The mechanised "nursebots" being developed by the EU-funded scientists will perform basic tasks such as mopping up spillages, taking messages and guiding visitors to hospital beds.
They could also distribute medicines and even monitor the temperature of patients remotely with laser thermometers.
Working in teams, the intelligent robots will be able to communicate with each other and co-ordinate their duties.
Scientists from universities in Germany, Ireland and Britain are among the engineers and software experts taking part in the IWARD project.
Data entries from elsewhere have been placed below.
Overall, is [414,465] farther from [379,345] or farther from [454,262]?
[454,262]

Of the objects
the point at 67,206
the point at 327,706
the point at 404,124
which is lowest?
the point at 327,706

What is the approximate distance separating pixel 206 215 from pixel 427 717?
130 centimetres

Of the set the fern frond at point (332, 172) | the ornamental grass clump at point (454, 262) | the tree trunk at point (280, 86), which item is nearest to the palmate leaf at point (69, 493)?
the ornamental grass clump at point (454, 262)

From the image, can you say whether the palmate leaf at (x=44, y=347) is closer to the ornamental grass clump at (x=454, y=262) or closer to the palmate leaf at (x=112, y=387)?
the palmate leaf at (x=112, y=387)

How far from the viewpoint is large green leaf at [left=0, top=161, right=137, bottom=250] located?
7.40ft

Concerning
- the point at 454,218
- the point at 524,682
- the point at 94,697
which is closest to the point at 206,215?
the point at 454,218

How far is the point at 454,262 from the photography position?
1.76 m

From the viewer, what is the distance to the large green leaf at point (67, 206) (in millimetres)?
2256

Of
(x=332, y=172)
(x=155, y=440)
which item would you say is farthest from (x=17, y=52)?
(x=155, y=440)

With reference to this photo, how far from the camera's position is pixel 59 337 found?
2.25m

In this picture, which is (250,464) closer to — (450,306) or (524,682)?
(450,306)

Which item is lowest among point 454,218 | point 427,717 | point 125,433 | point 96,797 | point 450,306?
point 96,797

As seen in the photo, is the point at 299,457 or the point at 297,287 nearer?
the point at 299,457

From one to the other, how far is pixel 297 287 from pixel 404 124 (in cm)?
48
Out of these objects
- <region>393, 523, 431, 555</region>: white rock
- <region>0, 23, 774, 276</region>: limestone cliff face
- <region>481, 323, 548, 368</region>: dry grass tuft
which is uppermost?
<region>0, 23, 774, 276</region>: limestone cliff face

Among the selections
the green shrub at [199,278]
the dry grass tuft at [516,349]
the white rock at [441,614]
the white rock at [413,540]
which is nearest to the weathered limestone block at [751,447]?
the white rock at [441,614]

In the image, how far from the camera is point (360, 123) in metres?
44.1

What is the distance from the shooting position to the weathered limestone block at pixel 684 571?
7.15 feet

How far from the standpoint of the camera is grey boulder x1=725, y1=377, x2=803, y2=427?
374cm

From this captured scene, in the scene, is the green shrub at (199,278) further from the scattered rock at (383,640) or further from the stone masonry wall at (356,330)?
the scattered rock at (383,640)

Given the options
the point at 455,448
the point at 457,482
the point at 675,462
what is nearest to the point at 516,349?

They aim to have a three-robot prototype system ready by 2010.
It is hoped the machines will ease pressure on hospitals and free staff to spend more time with patients.
By helping to keep wards cleaner, they could also cut infections by hospital superbugs such as MRSA.
Each "nursebot" will consist of a mobile platform mounted with a module of sensors and equipment for different tasks.
It might be fitted with a laser thermometer, which can measure body heat from a distance or cleaning equipment to mop up spills.
While the hardware and modules can employ off-the-shelf technology, making the robots sufficiently intelligent and autonomous will require groundbreaking work.
Project leader Thomas Schlegel, from the Fraunhofer Institute in Germany, has developed the advanced software.
"The idea is not only to have mobile robots but also a full system of integrated information terminals and guide lights, so the hospital is full of interaction and intelligence," says Schlegel.
"Operating as a completely decentralized network means that the robots can co-ordinate things between themselves, such as deciding which one would be best equipped to deal with a spillage or to transport medicine."
He says the robots could provide a valuable service guiding people around the hospital. A visitor would state the name of a patient at an information terminal and then follow a robot to the correct bedside.
If the nearest robot was not sure of a patient's location, it could seek help by communicating with others in the right area.
The robots would be fitted with sensors and cameras allowing them to avoid collisions while travelling through wards and corridors.
High-speed lanes could allow them to move from place to place quickly.
The robots would also employ face and voice recognition technology to communicate with patients and spot unauthorized visitors.
"The human-robot interaction will be tricky, as the robots will have to be able to deal with people with different injuries and disabilities as well as the elderly and seriously ill patients," says Schlegel.